⟨
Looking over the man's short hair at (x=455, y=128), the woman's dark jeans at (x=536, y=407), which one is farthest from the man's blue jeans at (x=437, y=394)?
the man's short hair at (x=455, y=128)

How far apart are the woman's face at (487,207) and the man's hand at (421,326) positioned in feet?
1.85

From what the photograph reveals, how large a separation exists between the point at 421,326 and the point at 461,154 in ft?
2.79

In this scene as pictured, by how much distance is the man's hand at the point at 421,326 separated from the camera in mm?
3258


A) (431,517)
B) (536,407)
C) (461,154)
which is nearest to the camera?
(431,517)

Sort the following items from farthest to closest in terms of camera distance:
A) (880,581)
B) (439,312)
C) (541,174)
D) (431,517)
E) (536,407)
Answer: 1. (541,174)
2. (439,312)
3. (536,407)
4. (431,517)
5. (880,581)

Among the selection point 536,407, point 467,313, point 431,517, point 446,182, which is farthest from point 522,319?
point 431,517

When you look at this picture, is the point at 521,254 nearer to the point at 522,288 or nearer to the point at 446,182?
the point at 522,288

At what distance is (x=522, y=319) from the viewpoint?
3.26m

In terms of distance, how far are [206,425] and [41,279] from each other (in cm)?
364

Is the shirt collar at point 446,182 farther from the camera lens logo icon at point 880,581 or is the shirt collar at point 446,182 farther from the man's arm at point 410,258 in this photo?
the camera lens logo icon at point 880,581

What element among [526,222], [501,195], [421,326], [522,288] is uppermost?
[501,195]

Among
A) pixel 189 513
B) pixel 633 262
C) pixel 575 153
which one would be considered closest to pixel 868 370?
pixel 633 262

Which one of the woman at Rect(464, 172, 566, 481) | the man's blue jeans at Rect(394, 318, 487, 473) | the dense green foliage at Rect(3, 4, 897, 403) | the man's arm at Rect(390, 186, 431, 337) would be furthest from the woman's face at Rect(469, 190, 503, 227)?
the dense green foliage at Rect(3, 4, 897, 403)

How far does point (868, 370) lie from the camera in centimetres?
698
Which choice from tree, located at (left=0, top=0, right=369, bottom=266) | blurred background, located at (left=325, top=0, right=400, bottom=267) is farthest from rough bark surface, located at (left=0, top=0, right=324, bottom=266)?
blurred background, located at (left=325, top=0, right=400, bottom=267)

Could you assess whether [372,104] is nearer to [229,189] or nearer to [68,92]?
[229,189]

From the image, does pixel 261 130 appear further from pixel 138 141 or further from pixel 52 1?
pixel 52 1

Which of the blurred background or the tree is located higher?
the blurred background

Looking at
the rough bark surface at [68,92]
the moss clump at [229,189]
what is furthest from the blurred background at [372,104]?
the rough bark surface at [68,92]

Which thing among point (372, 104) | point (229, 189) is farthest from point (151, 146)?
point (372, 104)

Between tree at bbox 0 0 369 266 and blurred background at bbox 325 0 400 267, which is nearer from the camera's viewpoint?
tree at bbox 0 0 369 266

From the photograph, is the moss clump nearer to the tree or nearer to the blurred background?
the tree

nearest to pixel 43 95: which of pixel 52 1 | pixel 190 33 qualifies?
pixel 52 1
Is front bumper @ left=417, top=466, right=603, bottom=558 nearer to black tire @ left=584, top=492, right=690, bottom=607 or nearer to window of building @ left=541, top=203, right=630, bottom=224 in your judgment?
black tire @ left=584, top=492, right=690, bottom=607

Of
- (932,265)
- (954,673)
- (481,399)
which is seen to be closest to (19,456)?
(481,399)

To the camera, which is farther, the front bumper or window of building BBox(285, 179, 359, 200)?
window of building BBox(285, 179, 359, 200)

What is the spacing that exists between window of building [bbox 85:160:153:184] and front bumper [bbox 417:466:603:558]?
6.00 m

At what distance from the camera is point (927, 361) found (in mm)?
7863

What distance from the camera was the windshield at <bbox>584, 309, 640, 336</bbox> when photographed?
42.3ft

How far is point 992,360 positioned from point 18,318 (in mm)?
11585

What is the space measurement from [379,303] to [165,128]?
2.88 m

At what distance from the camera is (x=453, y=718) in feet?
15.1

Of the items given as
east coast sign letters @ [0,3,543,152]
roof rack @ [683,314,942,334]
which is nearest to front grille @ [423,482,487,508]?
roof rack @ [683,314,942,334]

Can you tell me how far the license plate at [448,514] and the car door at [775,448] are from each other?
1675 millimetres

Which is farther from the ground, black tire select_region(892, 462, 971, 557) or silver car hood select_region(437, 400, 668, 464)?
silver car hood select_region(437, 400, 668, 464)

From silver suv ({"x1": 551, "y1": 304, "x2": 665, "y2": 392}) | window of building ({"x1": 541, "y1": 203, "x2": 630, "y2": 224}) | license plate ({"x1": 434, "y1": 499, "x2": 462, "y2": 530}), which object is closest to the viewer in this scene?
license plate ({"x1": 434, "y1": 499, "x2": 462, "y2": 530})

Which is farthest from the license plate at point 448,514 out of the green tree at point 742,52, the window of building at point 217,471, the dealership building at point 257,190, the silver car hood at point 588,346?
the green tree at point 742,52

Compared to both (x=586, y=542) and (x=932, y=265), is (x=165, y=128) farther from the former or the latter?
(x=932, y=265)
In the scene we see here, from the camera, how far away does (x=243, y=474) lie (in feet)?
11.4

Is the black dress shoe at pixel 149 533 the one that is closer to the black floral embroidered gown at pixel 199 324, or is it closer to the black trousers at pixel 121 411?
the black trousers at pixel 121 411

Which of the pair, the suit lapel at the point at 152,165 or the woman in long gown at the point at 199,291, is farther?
⟩
Pick out each line in the records above that contains the string "this", and copy those lines. Case counts.

Response below:
In this scene as pictured, by how much distance is the man's hand at the point at 421,326 separated from the camera in mm?
When you look at this picture, is the point at 521,254 nearer to the point at 522,288 or nearer to the point at 446,182?
Is the shirt collar at point 446,182 farther from the camera lens logo icon at point 880,581 or is the shirt collar at point 446,182 farther from the man's arm at point 410,258 in this photo?
From silver suv ({"x1": 551, "y1": 304, "x2": 665, "y2": 392}) | window of building ({"x1": 541, "y1": 203, "x2": 630, "y2": 224}) | license plate ({"x1": 434, "y1": 499, "x2": 462, "y2": 530}), which object is closest to the viewer in this scene?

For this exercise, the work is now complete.